* Dataset extract:

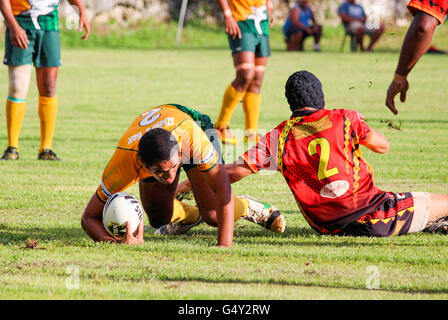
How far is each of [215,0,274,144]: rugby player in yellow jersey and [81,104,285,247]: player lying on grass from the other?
4.20 metres

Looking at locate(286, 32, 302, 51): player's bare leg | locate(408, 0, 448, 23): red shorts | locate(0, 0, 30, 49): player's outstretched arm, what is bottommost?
locate(286, 32, 302, 51): player's bare leg

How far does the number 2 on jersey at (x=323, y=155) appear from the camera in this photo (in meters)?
5.36

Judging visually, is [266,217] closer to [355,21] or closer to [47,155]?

* Exercise description: Recast everything from the start of the entries down to the line containing "4.20 metres" as a Markdown table with the columns Row and Line, giving each line its own numbered row and skipping blank lines. Leave the pictures out.

* Final result:
| Row | Line |
|---|---|
| 1 | How far is each of [215,0,274,144]: rugby player in yellow jersey and [81,104,285,247]: player lying on grass from the other? |
| 2 | 4.20 metres |